- **Extracted material**:
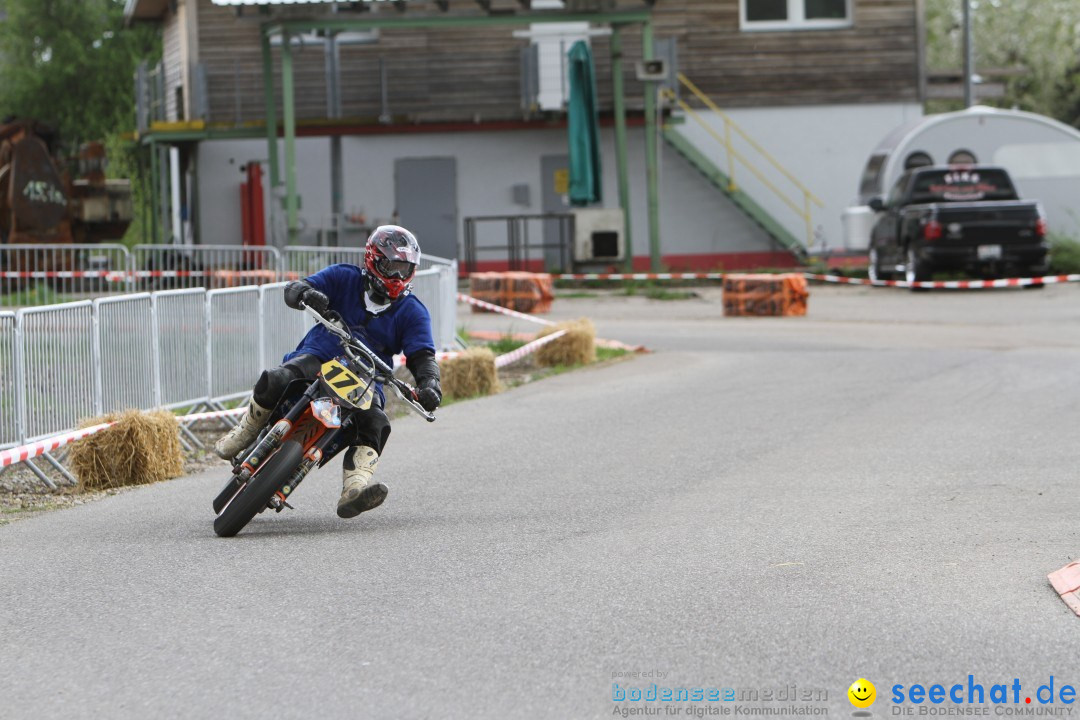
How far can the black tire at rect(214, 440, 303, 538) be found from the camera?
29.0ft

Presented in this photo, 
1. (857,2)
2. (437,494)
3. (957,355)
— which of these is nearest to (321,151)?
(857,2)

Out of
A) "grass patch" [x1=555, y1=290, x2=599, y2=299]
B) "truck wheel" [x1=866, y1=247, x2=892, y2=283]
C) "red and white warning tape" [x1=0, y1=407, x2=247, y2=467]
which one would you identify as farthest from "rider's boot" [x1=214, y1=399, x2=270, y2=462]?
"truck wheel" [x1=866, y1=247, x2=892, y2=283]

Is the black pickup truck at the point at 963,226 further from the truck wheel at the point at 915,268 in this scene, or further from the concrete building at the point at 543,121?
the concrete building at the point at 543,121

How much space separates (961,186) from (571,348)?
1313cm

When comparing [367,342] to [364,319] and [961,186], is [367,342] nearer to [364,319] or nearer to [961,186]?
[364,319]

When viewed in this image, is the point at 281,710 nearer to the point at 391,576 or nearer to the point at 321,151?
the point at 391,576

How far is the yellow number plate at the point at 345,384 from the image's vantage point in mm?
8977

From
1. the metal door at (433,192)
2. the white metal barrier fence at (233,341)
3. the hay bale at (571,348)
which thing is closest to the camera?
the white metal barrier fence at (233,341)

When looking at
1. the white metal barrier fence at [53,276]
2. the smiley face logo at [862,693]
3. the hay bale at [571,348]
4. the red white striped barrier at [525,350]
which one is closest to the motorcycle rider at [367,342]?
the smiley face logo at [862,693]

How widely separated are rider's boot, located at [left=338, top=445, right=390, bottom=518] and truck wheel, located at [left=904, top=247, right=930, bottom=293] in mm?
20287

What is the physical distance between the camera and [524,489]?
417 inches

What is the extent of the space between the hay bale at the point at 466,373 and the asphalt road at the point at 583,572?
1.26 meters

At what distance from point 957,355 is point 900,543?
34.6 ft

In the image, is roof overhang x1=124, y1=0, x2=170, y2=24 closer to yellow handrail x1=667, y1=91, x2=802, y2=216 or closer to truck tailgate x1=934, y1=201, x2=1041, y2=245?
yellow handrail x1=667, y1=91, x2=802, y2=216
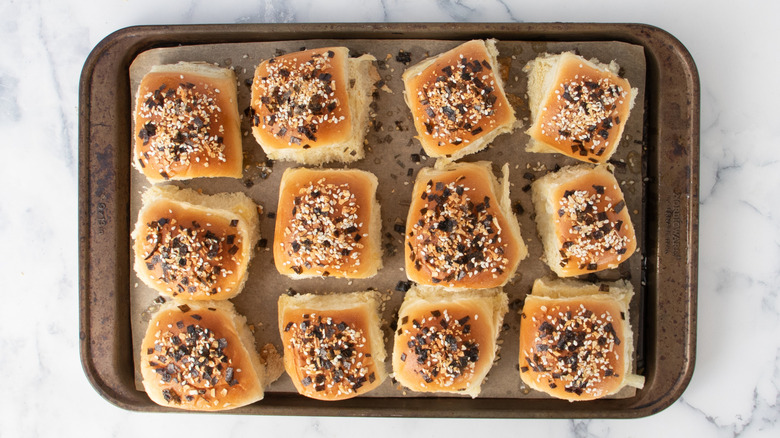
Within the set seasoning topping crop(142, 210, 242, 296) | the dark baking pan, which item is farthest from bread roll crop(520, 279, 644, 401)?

- **What is expected**: Quote the entries word for word, starting at the first one and stopping after the line that contains "1.26 meters". Leave the pictures out.

- **Reply to the exercise**:
How far can the black tire at rect(214, 440, 303, 538) be found from the camera?
29.0ft

Presented in this photo, 
1. (857,2)
2. (437,494)
3. (957,355)
— which of these is nearest to (321,151)?
(857,2)

Out of
A) "grass patch" [x1=555, y1=290, x2=599, y2=299]
B) "truck wheel" [x1=866, y1=247, x2=892, y2=283]
C) "red and white warning tape" [x1=0, y1=407, x2=247, y2=467]
which one would you identify as farthest from "rider's boot" [x1=214, y1=399, x2=270, y2=462]?
"truck wheel" [x1=866, y1=247, x2=892, y2=283]

Is the black pickup truck at the point at 963,226 further from the truck wheel at the point at 915,268 in this scene, or further from the concrete building at the point at 543,121?
the concrete building at the point at 543,121

How much space separates (961,186) from (571,348)?
1313cm

When comparing [367,342] to [364,319] and [961,186], is [367,342] nearer to [364,319] or nearer to [961,186]?
[364,319]

When viewed in this image, is the point at 281,710 nearer to the point at 391,576 or nearer to the point at 321,151?
the point at 391,576

How far is the yellow number plate at the point at 345,384 from the image's vantage point in mm?
8977

From
1. the metal door at (433,192)
2. the white metal barrier fence at (233,341)
3. the hay bale at (571,348)
which thing is closest to the camera?
the white metal barrier fence at (233,341)

When looking at
1. the white metal barrier fence at [53,276]
2. the smiley face logo at [862,693]
3. the hay bale at [571,348]
4. the red white striped barrier at [525,350]
which one is closest to the motorcycle rider at [367,342]?
the smiley face logo at [862,693]

How widely separated are rider's boot, located at [left=338, top=445, right=390, bottom=518] and truck wheel, located at [left=904, top=247, right=930, bottom=293] in mm?
20287

What is the physical distance between the camera and [524,489]?
417 inches

What is the extent of the space between the hay bale at the point at 466,373 and the asphalt road at the point at 583,572?
1.26 meters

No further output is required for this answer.